In the second part of the Collecting and Collections blog series, our Manuscripts Archivist takes a look at the trend of fern collecting, pteridomania.

It may be conceded that not all the elegancies of Potichimanie, Diaphany, Knitting, Netting and Crochet, ever offered such pleasant employment to the light fingers of the fair sex as a few cases of Ferns, and no amateur gardener ever found a fairer field for his enterprise than a Fern-bank, or a collection of Ferns in pots.”
British Ferns and Mosses, describing their haunts and habits
I had not heard of Pteridomania until I innocently embarked on a collecting blog post featuring the recently acquired fern albums of Mrs Phoebe Jaffrey, not realising I would be stepping into the murky and competitive waters of a full-blown Victorian collecting craze.

Pteridomania, a term coined caustically by Charles Kingsley whose sister suffered from it, swept Britain from the 1830s to the end of the century. It means the craze for collecting fern species, taking these beautiful and diverse plants from the wild either to grow them in ferneries or glass cases, or to dry and mount species in albums for posterity. Fern hunting expeditions went out to all parts of Britain, vying with each other to find the rarest species or the densest grove. It was particularly popular in the Highlands of Scotland, Wales and the West Country where the damper climate, cleaner air and sparse population provided a perfect natural habitat for ferns. Collecting spread at the same time that the railways opened up these remoter parts of Britain, allowing native species to be tamed into ferneries and conservatories. For those who couldn’t organise their own collecting trips, specialist dealers and fern nurseries sprung up to supply demand, including exotic species from abroad.


The mania also extended to putting fern designs on everything from wooden boxes, textiles, ceramics, glass, cast iron work, even the humble custard cream biscuit. I had never considered the pattern on a custard cream before so I had to go and buy some to see if this was really true. And it is!

It all started for me with three volumes of cut and dried ferns from the Darjeeling area of West Bengal, India, pasted into large scrapbooks. These were prepared and given as gifts or sold, by Mrs Jaffrey, the third wife of Andrew Thomas Jaffrey. He was the curator of the Lloyd Botanic Gardens in Darjeeling, 1878-1885, and author of Hints to the Amateur Gardeners of Southern India (1855-1860).
During this period Mrs Jaffrey created many sets of albums from the abundantly available specimens of local ferns. These were carefully labelled with Genus, Species and Patria, suggesting she was as knowledgeable as her husband about plants. Many ended up in collections back home in Britain as the craze for native ferns had extended to those abroad too.

Soon I was feverishly rifling through our collections for ferns and fern shaped things. I found the exotic New Zealand ferns of Robert Alexander Robertson, professor of botany here (ms37833).

▶ [Task set]
(1) Set down the passage of the fern collecting post word for word, beginning at the words "During this period" and stopping after the words "botany here (ms37833).".
(2) According to the fern collecting post, who coined the term "Pteridomania"?
The material after this point comes from a separate source and is unrelated to the fern collecting post.

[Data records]
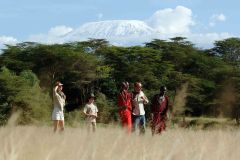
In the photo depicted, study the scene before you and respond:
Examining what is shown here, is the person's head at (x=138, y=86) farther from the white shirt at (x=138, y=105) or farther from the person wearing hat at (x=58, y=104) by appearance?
the person wearing hat at (x=58, y=104)

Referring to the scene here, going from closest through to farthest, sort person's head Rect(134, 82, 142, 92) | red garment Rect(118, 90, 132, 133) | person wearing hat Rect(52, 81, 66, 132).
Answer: person's head Rect(134, 82, 142, 92)
red garment Rect(118, 90, 132, 133)
person wearing hat Rect(52, 81, 66, 132)

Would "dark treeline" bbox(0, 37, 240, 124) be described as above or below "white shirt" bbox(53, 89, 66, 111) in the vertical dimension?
above

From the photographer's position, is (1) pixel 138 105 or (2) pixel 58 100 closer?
(1) pixel 138 105

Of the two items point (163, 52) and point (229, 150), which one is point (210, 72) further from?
point (229, 150)

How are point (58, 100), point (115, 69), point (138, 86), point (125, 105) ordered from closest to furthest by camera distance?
point (138, 86) < point (125, 105) < point (58, 100) < point (115, 69)

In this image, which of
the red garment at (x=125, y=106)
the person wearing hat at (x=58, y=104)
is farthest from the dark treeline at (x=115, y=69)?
the red garment at (x=125, y=106)

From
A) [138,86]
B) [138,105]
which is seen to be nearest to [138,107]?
[138,105]

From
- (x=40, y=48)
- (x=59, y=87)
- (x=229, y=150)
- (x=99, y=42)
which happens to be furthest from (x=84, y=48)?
(x=229, y=150)

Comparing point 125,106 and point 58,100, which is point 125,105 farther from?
point 58,100

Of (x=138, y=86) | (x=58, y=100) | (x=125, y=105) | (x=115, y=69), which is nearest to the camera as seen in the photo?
(x=138, y=86)

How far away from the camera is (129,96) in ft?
35.2

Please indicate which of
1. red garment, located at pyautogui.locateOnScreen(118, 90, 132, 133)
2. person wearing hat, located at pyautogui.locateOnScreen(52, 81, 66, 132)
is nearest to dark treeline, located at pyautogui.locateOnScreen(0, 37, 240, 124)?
person wearing hat, located at pyautogui.locateOnScreen(52, 81, 66, 132)

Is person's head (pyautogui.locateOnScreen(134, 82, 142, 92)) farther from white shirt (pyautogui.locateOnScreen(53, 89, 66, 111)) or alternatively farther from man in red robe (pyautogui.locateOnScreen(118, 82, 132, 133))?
white shirt (pyautogui.locateOnScreen(53, 89, 66, 111))

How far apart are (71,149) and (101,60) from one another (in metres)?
62.8
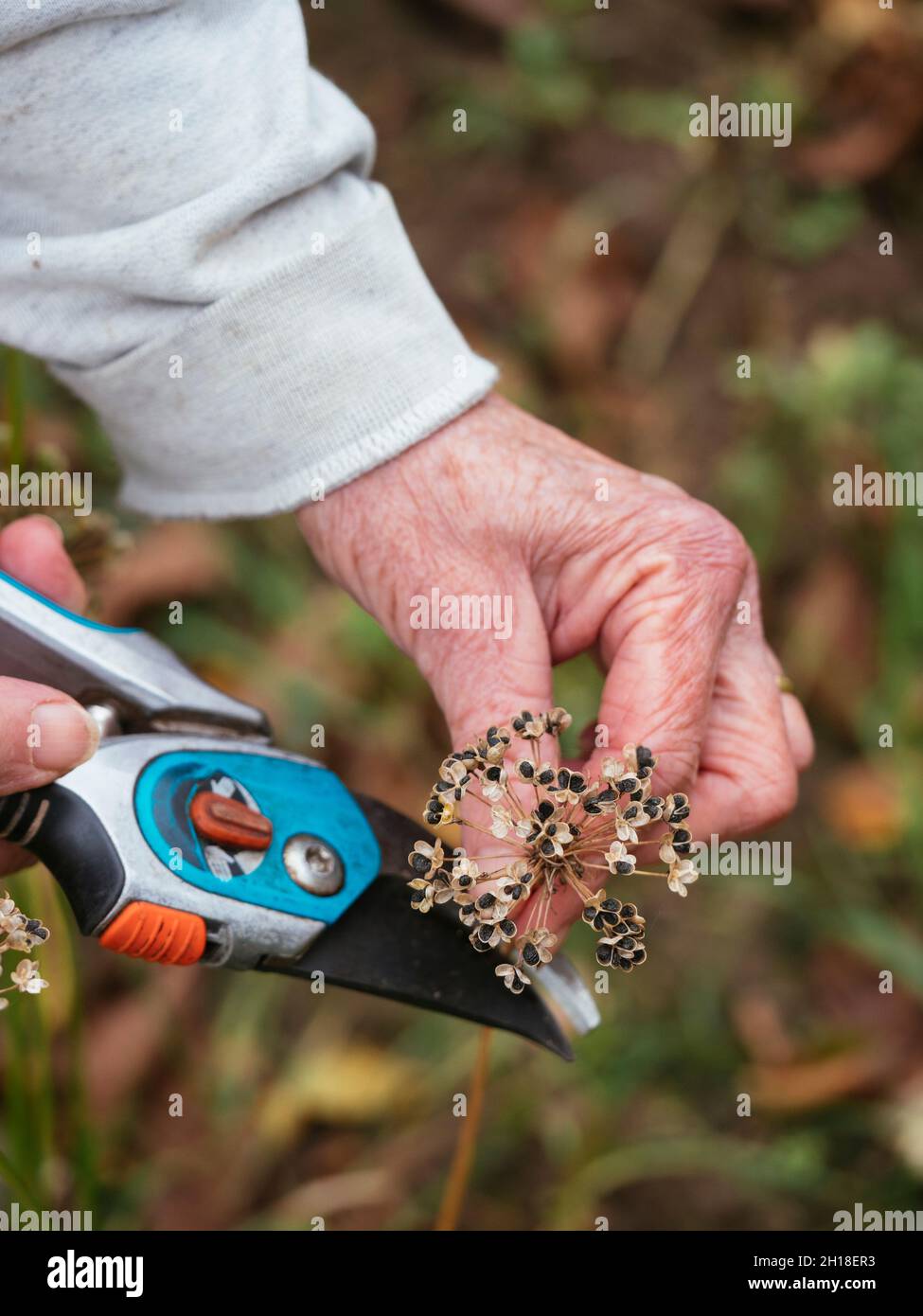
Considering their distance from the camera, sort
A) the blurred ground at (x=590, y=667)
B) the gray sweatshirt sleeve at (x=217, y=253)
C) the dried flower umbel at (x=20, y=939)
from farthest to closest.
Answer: the blurred ground at (x=590, y=667) < the gray sweatshirt sleeve at (x=217, y=253) < the dried flower umbel at (x=20, y=939)

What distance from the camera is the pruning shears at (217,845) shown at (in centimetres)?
114

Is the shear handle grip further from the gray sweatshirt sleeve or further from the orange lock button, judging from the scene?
the gray sweatshirt sleeve

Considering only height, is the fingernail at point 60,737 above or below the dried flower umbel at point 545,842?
above

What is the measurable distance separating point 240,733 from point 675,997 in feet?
3.78

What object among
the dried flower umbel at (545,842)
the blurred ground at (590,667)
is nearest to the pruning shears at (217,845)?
the dried flower umbel at (545,842)

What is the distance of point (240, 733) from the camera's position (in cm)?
140

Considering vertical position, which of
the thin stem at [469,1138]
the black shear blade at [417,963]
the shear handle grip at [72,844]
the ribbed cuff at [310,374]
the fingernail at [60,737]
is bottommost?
the thin stem at [469,1138]

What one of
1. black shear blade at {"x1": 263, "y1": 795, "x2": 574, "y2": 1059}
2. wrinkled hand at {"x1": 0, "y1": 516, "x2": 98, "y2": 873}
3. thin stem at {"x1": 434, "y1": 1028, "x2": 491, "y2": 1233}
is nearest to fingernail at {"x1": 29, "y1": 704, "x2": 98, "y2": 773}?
wrinkled hand at {"x1": 0, "y1": 516, "x2": 98, "y2": 873}

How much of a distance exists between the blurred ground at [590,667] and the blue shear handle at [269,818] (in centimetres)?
39

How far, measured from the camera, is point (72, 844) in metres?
1.16

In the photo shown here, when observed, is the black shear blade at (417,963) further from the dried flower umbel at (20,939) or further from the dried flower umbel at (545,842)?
the dried flower umbel at (20,939)

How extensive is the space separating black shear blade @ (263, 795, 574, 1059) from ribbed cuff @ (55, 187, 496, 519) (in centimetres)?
45

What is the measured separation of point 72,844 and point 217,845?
0.45ft

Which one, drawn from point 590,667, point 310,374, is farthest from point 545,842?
point 590,667
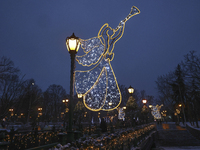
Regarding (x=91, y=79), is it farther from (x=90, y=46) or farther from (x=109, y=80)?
(x=90, y=46)

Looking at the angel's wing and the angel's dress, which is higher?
the angel's wing

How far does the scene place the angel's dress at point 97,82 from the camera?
12.1m

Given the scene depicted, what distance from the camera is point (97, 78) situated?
1233 cm

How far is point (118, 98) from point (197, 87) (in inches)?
425

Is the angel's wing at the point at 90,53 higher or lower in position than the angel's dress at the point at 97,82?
higher

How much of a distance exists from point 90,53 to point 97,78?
2.08 m

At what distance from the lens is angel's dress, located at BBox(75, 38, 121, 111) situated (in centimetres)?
1211

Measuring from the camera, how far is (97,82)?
12.3m

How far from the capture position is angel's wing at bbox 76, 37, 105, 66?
12.1 metres

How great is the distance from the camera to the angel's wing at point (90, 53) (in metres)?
12.1

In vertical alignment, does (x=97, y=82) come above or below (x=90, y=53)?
below

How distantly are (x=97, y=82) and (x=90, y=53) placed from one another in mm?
2389

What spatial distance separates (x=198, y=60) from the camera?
15898 millimetres

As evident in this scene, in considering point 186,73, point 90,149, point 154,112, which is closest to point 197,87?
point 186,73
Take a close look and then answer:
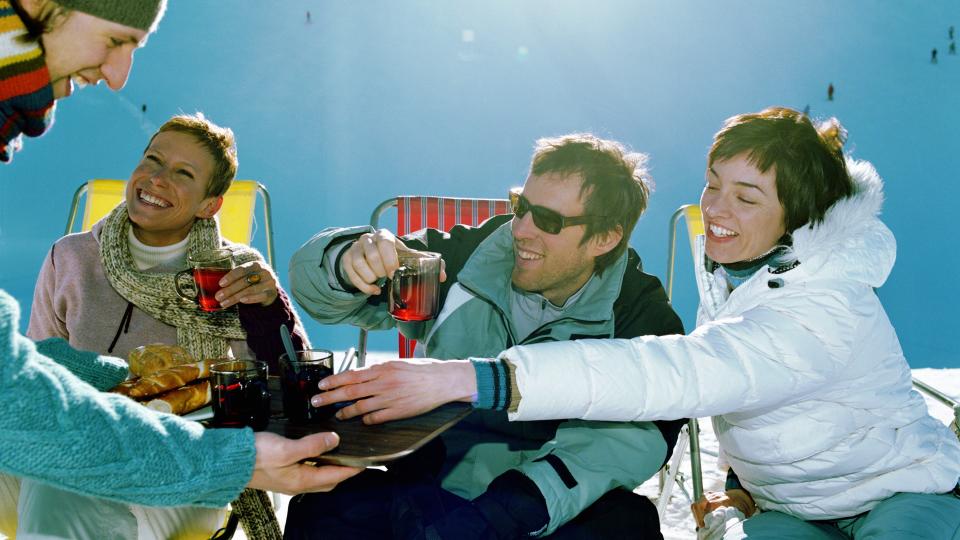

▶ [Per-task outputs]
(1)
During this period Mrs Jaffrey created many sets of albums from the abundantly available specimens of local ferns. These were carefully labelled with Genus, Species and Patria, suggesting she was as knowledgeable as her husband about plants. Many ended up in collections back home in Britain as the craze for native ferns had extended to those abroad too.

Soon I was feverishly rifling through our collections for ferns and fern shaped things. I found the exotic New Zealand ferns of Robert Alexander Robertson, professor of botany here (ms37833).

(2) Charles Kingsley, whose sister suffered from it.